Depois, os investidores bilionários Chamath Palihapitiya e David Sacks, segundo o portal Axios, fariam um evento de arrecadação de recursos na Califórnia para Kennedy Jr.. No começo do mês, eles entrevistaram o democrata no popular podcast All-in, com meio milhão de visualizações no YouTube.
Quem também o ouviu foi o bilionário Elon Musk, no Spaces, plataforma de áudio do Twitter. Na conversa, disse que as farmacêuticas são responsáveis pelo aumento de ataques a tiros, instou que os EUA entendam a Guerra da Ucrânia da perspectiva russa e pediu que deixem “Taiwan e China se acertarem”.
Para o professor da Universidade de Boston Thomas Walen, além do sobrenome, pesa o fato de que o pré-candidato é filho de Robert Kennedy, “uma figura adorada nos círculos democratas”. “Ele representa uma visão trumpista do conspiracionismo que invadiu a sociedade e agora invade o Partido Democrata”, diz.
Para o professor, a popularidade alta se deve à distância da eleição, e, quanto mais os eleitores ouvirem suas opiniões, mais terão receio. “Mas também existe uma crítica razoável, em relação à idade de Biden, e muitos procuram uma alternativa mais jovem”, afirma.

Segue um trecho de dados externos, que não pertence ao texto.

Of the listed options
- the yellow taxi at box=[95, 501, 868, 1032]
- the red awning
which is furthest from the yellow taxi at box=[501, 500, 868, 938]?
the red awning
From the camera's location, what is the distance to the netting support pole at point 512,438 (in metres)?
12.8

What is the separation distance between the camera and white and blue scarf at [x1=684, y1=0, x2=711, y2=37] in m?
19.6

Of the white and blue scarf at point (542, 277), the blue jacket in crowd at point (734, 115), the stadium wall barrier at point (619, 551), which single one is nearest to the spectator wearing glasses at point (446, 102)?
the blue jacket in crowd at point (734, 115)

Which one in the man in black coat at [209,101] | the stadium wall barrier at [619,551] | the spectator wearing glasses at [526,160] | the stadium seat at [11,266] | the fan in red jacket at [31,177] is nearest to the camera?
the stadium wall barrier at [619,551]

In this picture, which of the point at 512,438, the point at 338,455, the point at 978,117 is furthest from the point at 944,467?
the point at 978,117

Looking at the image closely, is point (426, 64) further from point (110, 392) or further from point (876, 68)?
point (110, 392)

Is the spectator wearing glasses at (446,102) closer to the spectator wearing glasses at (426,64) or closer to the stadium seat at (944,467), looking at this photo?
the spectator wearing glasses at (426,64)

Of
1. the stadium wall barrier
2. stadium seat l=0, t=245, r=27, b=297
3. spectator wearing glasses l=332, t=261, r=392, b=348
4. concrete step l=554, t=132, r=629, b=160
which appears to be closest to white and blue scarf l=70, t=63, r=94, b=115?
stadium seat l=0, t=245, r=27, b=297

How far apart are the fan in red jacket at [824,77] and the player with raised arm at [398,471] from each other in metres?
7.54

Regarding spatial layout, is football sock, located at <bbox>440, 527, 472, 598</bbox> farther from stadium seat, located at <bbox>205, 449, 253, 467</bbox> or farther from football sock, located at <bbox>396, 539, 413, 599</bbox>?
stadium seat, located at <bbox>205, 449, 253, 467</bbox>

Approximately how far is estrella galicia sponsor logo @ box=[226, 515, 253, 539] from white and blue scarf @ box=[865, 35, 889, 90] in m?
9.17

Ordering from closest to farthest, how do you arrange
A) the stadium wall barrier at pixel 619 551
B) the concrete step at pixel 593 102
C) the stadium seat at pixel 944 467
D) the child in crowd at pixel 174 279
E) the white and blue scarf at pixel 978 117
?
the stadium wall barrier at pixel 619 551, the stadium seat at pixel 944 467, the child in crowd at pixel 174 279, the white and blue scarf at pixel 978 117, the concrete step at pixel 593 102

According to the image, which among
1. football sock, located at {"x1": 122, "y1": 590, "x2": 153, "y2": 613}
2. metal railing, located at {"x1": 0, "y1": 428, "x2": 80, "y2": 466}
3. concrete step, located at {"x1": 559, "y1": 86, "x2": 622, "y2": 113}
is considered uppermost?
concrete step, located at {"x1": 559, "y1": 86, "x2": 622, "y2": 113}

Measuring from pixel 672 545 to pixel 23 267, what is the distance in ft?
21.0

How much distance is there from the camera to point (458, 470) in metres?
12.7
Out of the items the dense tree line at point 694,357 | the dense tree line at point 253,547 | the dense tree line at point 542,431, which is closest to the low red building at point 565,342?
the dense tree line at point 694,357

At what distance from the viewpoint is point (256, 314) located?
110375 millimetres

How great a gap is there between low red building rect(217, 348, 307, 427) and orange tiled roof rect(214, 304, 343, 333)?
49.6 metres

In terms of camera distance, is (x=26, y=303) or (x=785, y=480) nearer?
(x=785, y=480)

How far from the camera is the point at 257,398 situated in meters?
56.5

A ameaça maior seria se Kennedy Jr., ao perder a indicação, resolvesse concorrer como independente, diz Walen, “provocando um efeito Ralph Nader.”
Nader foi o candidato do Partido Verde na eleição de 2000, acusado de ter custado a vitória de Al Gore contra George W. Bush, já que ele teria retirado votos do democrata em estados-chave, como a Flórida, onde o ex-vice de Clinton perdeu por cerca de 500 votos. O receio, então, seria que uma candidatura independente dividisse votos dos democratas em estados cruciais para a disputa presidencial.
Advogado com carreira reconhecida no ativismo ambiental, RFK Jr. já flertava, mas até aqui resistia, com a política partidária. De acordo com a sua plataforma, quer o apoio da classe trabalhadora, que outrora apoiou seu tio presidente. Segundo o jornal The Washington Post, o American Values 2024, um grupo independente, já arrecadou US$ 5,7 milhões (R$ 27,4 milhões) para a pré-candidatura.
O terceiro dos 11 filhos de Robert Kennedy, por outro lado, não tem apoio de sua família, que tem membros no governo, como o sobrinho Joe Kennedy 3º, enviado especial para a Irlanda do Norte, e as embaixadoras Caroline Kennedy (filha do ex-presidente) e Victoria Kennedy (viúva do ex-senador Ted Kennedy).
Chama a atenção que o pré-candidato goste tanto de teorias da conspiração, já que sua própria família é envolta em tantas delas. Ele mesmo já sugeriu que a CIA, a agência de inteligência dos EUA, participou do assassinato de JFK, ecoando tese sem base na realidade. Em 2018, visitou na prisão o assassino confesso de seu pai, Sirhan Sirhan, e passou a defender que o condenado não é culpado pela morte.